FIG. 1: SCHEMATIC PRESENTATION OF EXPANDABLE FILM, AND ITS INCORPORATION INTO HARD GELATIN SHELL

MATERIALS AND METHOD:

2.1 Materials:

Levofloxacin was supplied by Wockhardt Research Ltd. (Aurangabad, India). Hard gelatin capsules (#00) were obtained from Concept Pharmaceuticals Ltd. (Associated Capsules, Mumbai, India, Lot No: DKR10387). Hydroxypropyl methylcellulose (HPMC, Lot No.: GA228766) Mol. Wt. 15000 with viscosity of 100,000 mPa s was purchased from Colorcon, IndPvt. Ltd, Goa. Ethylcellulose was obtained from Shreya Life Sciences, Aurangabad. Glycerine was purchased from Thermo fisher Scientific Ind Pvt. Ltd, Mumbai. All other reagents used were of analytical grade.

2.2 Preparation of expandable film: To prepare expandable film, the HPMC K100M polymer was dissolved in hydroalcoholic solution with the aid of a mechanical stirrer (Table 1). Based on the area of petridish (38.5cm²) amount of drug added for each formulation was 1.6 g of levofloxacin.  Each 2×3 cm² area contains 250 mg of the drug, respectively.

The drug levofloxacin was divided into three parts, from which two parts were added to the above hydroalcoholic solution with glycerin. To prepare first layer the half of above solution was poured to the petridish, and was kept in an oven at 37° C for overnight.

The second solution was prepared by dissolving the ethylcellulose polymer in ethanol followed by dispersing the remaining amount of the drug with glycerin.  The second layer was prepared by the addition of second solution over the first HPMC polymer layer.

It was again kept in the oven at 37° C for overnight. The third layer was prepared by pouring the first HPMC solution over the second layer and was again kept overnight in an oven. After complete drying, the film was peeled off and was subjected to the further process.

TABLE 1: COMPOSITION OF LEVOFLOXACIN EXPANDABLE FILM

X1 represents HPMC K100M

X2 represents Ethylcellulose

2.3 Coating of integrated film: The 6% ethylcellulose coating solution was prepared in acetone. To distinguish uniform coating and for visual observing during in vitro buoyancy studies, the colorant erythrosine was added to the coating solution. The above expandable film was coated employing dip coating technique. The coated film was then cut into the appropriate dimensions of 2×3 cm² area, which readily fits into the gelatin capsule shell. Finally, film was folded in zigzag pattern and was filled into an empty gelatin capsule body.

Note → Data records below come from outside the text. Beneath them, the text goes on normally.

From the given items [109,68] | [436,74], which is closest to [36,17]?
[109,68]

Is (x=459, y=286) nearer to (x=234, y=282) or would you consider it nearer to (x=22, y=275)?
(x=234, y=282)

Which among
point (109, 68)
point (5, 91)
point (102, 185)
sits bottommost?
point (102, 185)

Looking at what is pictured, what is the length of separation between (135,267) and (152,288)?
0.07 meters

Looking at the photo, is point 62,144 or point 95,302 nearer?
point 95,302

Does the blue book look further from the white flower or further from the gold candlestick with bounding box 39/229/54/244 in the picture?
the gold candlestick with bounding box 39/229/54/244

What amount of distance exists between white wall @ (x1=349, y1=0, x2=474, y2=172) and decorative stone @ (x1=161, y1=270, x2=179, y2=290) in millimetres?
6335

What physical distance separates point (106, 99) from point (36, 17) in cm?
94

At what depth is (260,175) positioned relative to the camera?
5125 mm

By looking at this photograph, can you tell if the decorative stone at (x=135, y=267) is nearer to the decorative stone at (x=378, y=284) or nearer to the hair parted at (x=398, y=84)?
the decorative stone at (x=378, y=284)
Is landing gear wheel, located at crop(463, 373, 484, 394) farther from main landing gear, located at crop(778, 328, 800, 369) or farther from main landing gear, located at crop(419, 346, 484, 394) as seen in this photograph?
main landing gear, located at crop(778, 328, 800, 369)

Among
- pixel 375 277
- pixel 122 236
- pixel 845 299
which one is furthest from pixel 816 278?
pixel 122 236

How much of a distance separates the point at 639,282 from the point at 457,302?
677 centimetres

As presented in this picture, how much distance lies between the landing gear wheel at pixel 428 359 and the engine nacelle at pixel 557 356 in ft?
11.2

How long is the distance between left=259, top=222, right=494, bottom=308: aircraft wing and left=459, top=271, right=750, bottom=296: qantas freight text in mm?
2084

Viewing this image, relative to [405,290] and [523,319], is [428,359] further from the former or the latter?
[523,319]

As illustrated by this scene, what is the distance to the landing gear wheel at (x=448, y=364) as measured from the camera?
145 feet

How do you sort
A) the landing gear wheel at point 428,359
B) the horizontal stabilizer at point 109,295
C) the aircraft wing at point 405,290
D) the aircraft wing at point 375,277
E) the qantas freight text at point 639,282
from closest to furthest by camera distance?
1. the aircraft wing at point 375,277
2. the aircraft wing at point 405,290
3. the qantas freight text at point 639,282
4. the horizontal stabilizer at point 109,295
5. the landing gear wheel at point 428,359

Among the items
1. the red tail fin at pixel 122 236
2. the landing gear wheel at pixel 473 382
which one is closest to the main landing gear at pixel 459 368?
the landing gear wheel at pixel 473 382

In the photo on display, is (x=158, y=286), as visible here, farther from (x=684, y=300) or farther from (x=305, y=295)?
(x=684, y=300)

2.4 Thickness: The thickness range was determined for three integrated films of each batch. The thickness of film was expressed in mm. The thickness of the drug loaded film was measured at different points by using verniercaliper and determined the average thickness and standard deviation for the same to ensure the thickness of the prepared film.¹¹

2.5 Appearance: The appearance of each integrated device was determined by visual inspection for each trial.

2.6 Folding endurance: A strip of specific area was cut evenly and repeatedly folded at the same place till it broke. The number of times the film could be folded at the same place without breaking gave the value of the folding endurance.¹²

2.7 Drug content: Film is cut into pieces and put in 100 ml dissolution   medium (0.1N Hcl) used and stirred continuously using a mechanical stirrer and the sample is withdrawn at the end of three

hours and the drug content is determined spectrophotometrically at 294 nm.¹³

2.8 In-vitro buoyancy studies: The in vitro buoyancy studies were carried out by observing the floating behavior as reported by Rosa. ¹⁴ The capsules were placed into the beaker containing 100 ml of 0.1N HCL. The floating duration of a capsule along with the film expansion were noted by visual observation.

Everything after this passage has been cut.